> **TO DO**
Return the data verbatim, without pictures.

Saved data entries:
════════════════
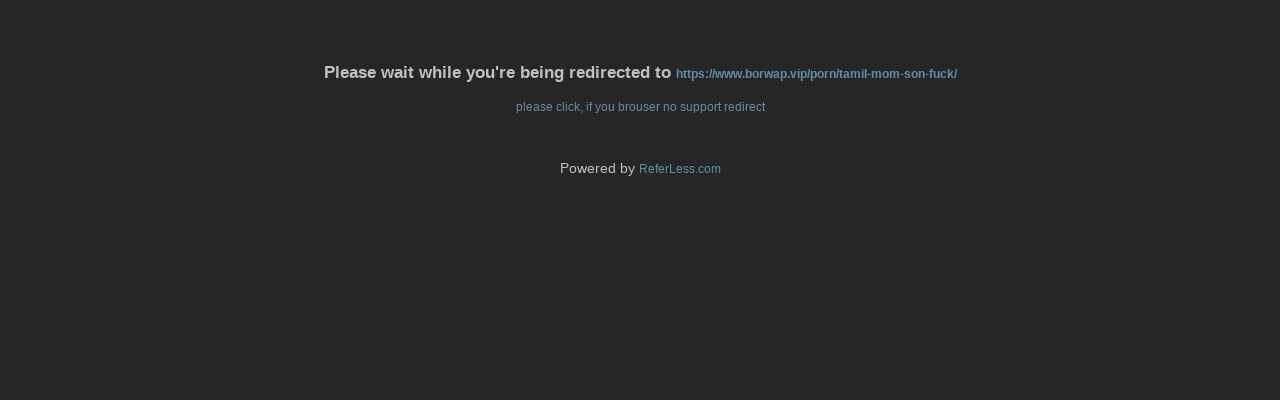

--- FILE ---
content_type: text/html; charset=UTF-8
request_url: http://referless.com/?https://www.borwap.vip/porn/tamil-mom-son-fuck/
body_size: 1078
content:
<!DOCTYPE html PUBLIC "-//W3C//DTD XHTML 1.0 Transitional//EN" "http://www.w3.org/TR/xhtml1/DTD/xhtml1-transitional.dtd">
<html xmlns="http://www.w3.org/1999/xhtml">
<head><meta http-equiv="Content-Type" content="text/html; charset=windows-1252">

<meta name="google-site-verification" content="zES0NpIJTRKCybQgscffg6Hf2pHho5CmzKYRfg-lcm0" />
<title>Referless - Anonymous Referrer service</title>
<meta name="keywords" content="anonym,anonymit,anonym surfen,anonymize links">
<meta name="description" content="anonymer Referrer / Referer entfernender Weiterleitungs-Service">
<style type="text/css">
<!--
body {
background-color:#262626;
color:#c0c0c0;
margin:0px;
font-family:verdana, arial, helvetica, 'sans serif';
font-size:90%;
text-align:center;
padding:0px;
}

A:link {
        FONT-SIZE: 12px; BACKGROUND: none transparent scroll repeat 0% 0%; COLOR: #628fa3; FONT-FAMILY: verdana, arial, helvetica, 'sans serif'; TEXT-DECORATION: none
}
A:active {
        FONT-SIZE: 12px; BACKGROUND: none transparent scroll repeat 0% 0%; COLOR: #688CA4; FONT-FAMILY: verdana, arial, helvetica, 'sans serif'; TEXT-DECORATION: none
}
A:visited {
        FONT-SIZE: 12px; BACKGROUND: none transparent scroll repeat 0% 0%; COLOR: #688CA4; FONT-FAMILY: verdana, arial, helvetica, 'sans serif'; TEXT-DECORATION: none
}
A:hover {
        FONT-SIZE: 12px; BACKGROUND: #688CA4; COLOR: white; BORDER-BOTTOM: 1px dashed; FONT-FAMILY: verdana, arial, helvetica, 'sans serif'; TEXT-DECORATION: none
}

a {
color:#ff0000;
background-color:transparent;
text-decoration:underline;
}
h1 {
font-size:200%;
}
h2 {
font-size:135%;
}
.hl {
font-weight:bold;
}
.space {
height:50px;
}
.einger {
margin-left:35px;
}
#content {
text-align:left;
margin:0px auto;
width:760px;
}
-->
</style>
<META http-equiv="refresh" content="5;URL=https://www.borwap.vip/porn/tamil-mom-son-fuck/"> </head>
<body>
<table border="0" height="100%" width="100%" cellpadding="0" cellspacing="0">
        <tr><td align=center valign=center>
        <p><br><br><h3>Please wait while you're being redirected to <a href="https://www.borwap.vip/porn/tamil-mom-son-fuck/">https://www.borwap.vip/porn/tamil-mom-son-fuck/</a></h3></p><p><a href="https://www.borwap.vip/porn/tamil-mom-son-fuck/">please click, if you brouser no support redirect</a></p>
        <p><br><br>Powered by <a href=http://referless.com/>ReferLess.com</a> </p></td></tr></table>
</body>
</html>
════════════════
> **RESPONSE**
--- FILE ---
content_type: text/html; charset=UTF-8
request_url: http://referless.com/?https://www.borwap.vip/porn/tamil-mom-son-fuck/
body_size: 1078
content:
<!DOCTYPE html PUBLIC "-//W3C//DTD XHTML 1.0 Transitional//EN" "http://www.w3.org/TR/xhtml1/DTD/xhtml1-transitional.dtd">
<html xmlns="http://www.w3.org/1999/xhtml">
<head><meta http-equiv="Content-Type" content="text/html; charset=windows-1252">

<meta name="google-site-verification" content="zES0NpIJTRKCybQgscffg6Hf2pHho5CmzKYRfg-lcm0" />
<title>Referless - Anonymous Referrer service</title>
<meta name="keywords" content="anonym,anonymit,anonym surfen,anonymize links">
<meta name="description" content="anonymer Referrer / Referer entfernender Weiterleitungs-Service">
<style type="text/css">
<!--
body {
background-color:#262626;
color:#c0c0c0;
margin:0px;
font-family:verdana, arial, helvetica, 'sans serif';
font-size:90%;
text-align:center;
padding:0px;
}

A:link {
        FONT-SIZE: 12px; BACKGROUND: none transparent scroll repeat 0% 0%; COLOR: #628fa3; FONT-FAMILY: verdana, arial, helvetica, 'sans serif'; TEXT-DECORATION: none
}
A:active {
        FONT-SIZE: 12px; BACKGROUND: none transparent scroll repeat 0% 0%; COLOR: #688CA4; FONT-FAMILY: verdana, arial, helvetica, 'sans serif'; TEXT-DECORATION: none
}
A:visited {
        FONT-SIZE: 12px; BACKGROUND: none transparent scroll repeat 0% 0%; COLOR: #688CA4; FONT-FAMILY: verdana, arial, helvetica, 'sans serif'; TEXT-DECORATION: none
}
A:hover {
        FONT-SIZE: 12px; BACKGROUND: #688CA4; COLOR: white; BORDER-BOTTOM: 1px dashed; FONT-FAMILY: verdana, arial, helvetica, 'sans serif'; TEXT-DECORATION: none
}

a {
color:#ff0000;
background-color:transparent;
text-decoration:underline;
}
h1 {
font-size:200%;
}
h2 {
font-size:135%;
}
.hl {
font-weight:bold;
}
.space {
height:50px;
}
.einger {
margin-left:35px;
}
#content {
text-align:left;
margin:0px auto;
width:760px;
}
-->
</style>
<META http-equiv="refresh" content="5;URL=https://www.borwap.vip/porn/tamil-mom-son-fuck/"> </head>
<body>
<table border="0" height="100%" width="100%" cellpadding="0" cellspacing="0">
        <tr><td align=center valign=center>
        <p><br><br><h3>Please wait while you're being redirected to <a href="https://www.borwap.vip/porn/tamil-mom-son-fuck/">https://www.borwap.vip/porn/tamil-mom-son-fuck/</a></h3></p><p><a href="https://www.borwap.vip/porn/tamil-mom-son-fuck/">please click, if you brouser no support redirect</a></p>
        <p><br><br>Powered by <a href=http://referless.com/>ReferLess.com</a> </p></td></tr></table>
</body>
</html>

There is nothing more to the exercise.